EXERCISE REQUIREMENTS »
• a. Reproduce the passage from the letter below on care for the mentally ill, starting with "In Onondaga County, agencies, such" and going on through "as vulnerable citizens.".
• b. Decide whether each statement agrees with the letter below on care for the mentally ill. Answer yes or no and quote the words from the letter that settle it.
(i) Government funds were spent on building parks instead of helping the ill.
(ii) The group homes in Onondaga County have no case managers.
(iii) The article the writer responds to ran in the April print edition.
PAGE EXCERPT START
To the editor:
Your article "Bishops: Show care for the mentally ill" (March print edition) has given me a glimmer of hope. For too long those in our communities who suffer from severe mental illness have been cut off from most community services. Now the State of New York intends to further cut hospitals "to consolidate" with the intent to move more people to community-based services.
In the ’70s and ’80s "de-institutionalization" moved people out of hospitals, but there was little preparation, and monies were not used to care for them. Instead, government funds were used to build parks, while the ill received no new help. There is good reason to believe that NY’s plan will exacerbate the situation, especially in smaller cities.
In Onondaga County, agencies, such as TLS, have been somewhat successful in creating housing and programs for their clients. Group homes with case managers and decent living quarters are available. Providers of services have better connections with people leaving hospitals, and people do not as often "fall through the cracks." We need voices such as that of the Bishops to help make communities aware and responsive to the grave need to protect the ill. Police need to better understand and see them as vulnerable citizens.
The media has not been easy or fair toward the ill, portraying the ill as highly suspicious or permanently anti-social. Few movies contain characters who show sympathy for the suffering or for families who have loved ones stuck in a debilitating affliction as schizophrenia or bipolar. When NY wants to transfer more people to community based "systems," I feel they need to have a plan on how this is going to happen. These are the poor and marginalized, which in justice we need to serve. United with them, let the Church cry out – as the Bishops are doing.
PAGE EXCERPT END
EXTRACTED ENTRIES START
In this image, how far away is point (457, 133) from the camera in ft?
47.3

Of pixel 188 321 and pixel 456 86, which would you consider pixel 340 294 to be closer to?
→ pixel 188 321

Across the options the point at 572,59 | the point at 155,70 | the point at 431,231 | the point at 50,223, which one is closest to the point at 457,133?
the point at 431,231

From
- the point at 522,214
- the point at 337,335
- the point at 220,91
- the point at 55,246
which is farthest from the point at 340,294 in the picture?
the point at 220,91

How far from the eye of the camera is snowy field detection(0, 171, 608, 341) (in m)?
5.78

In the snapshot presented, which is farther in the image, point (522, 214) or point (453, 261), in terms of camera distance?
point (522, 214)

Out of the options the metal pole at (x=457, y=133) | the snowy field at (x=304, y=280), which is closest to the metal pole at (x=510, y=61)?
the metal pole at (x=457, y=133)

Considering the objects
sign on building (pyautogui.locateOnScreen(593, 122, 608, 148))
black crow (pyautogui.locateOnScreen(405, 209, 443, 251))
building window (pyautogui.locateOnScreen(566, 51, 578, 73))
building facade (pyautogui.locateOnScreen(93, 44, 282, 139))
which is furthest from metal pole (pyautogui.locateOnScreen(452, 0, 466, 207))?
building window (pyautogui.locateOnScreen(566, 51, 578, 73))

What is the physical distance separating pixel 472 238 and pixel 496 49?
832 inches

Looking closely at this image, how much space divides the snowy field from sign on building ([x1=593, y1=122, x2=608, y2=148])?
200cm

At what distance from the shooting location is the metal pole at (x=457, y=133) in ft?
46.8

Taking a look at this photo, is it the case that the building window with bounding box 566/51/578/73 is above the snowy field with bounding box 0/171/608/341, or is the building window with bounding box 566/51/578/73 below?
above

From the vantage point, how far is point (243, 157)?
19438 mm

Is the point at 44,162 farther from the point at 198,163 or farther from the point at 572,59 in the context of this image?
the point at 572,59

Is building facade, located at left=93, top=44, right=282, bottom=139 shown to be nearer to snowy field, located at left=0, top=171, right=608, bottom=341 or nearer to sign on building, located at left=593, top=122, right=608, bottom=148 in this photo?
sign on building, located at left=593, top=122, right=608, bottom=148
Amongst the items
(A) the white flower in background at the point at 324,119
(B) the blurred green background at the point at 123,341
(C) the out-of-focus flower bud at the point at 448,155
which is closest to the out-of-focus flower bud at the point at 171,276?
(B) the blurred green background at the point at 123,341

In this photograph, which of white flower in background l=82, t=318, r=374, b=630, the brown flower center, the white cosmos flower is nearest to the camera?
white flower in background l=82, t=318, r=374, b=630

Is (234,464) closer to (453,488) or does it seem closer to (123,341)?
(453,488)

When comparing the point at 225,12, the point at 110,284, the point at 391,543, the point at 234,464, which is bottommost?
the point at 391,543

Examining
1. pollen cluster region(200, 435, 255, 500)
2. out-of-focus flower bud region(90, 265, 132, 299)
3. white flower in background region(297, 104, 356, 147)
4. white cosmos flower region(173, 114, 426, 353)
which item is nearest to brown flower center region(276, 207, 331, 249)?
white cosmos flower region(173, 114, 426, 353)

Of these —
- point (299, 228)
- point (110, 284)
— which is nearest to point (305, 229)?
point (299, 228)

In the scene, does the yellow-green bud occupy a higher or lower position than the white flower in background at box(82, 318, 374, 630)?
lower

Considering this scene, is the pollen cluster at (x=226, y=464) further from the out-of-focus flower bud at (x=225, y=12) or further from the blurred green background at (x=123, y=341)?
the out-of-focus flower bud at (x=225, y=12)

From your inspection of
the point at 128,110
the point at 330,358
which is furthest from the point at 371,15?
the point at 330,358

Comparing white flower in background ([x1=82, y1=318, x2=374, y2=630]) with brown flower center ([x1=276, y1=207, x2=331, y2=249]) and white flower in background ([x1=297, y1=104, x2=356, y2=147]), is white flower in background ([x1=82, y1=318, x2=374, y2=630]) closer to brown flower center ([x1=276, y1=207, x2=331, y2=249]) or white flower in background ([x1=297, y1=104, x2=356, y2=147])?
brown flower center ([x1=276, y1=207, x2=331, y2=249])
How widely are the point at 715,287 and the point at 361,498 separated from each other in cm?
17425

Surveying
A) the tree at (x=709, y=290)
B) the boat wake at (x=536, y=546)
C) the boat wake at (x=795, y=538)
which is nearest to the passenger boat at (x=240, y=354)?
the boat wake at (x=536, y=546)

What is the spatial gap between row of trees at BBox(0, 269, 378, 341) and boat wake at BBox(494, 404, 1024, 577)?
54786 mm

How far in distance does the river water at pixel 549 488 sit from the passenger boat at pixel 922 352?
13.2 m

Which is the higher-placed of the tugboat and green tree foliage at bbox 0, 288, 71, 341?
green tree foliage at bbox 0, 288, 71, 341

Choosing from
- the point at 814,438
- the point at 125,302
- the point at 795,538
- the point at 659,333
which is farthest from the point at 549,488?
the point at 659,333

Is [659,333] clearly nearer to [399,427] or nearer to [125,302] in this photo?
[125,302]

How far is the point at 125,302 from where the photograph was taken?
EXTRACTED ENTRIES END
SOLUTION LIST »
• a.
In Onondaga County, agencies, such as TLS, have been somewhat successful in creating housing and programs for their clients. Group homes with case managers and decent living quarters are available. Providers of services have better connections with people leaving hospitals, and people do not as often "fall through the cracks." We need voices such as that of the Bishops to help make communities aware and responsive to the grave need to protect the ill. Police need to better understand and see them as vulnerable citizens.

• b.
(i) Yes: "Instead, government funds were used to build parks, while the ill received no new help."
(ii) No: "Group homes with case managers and decent living quarters are available."
(iii) No: "(March print edition)"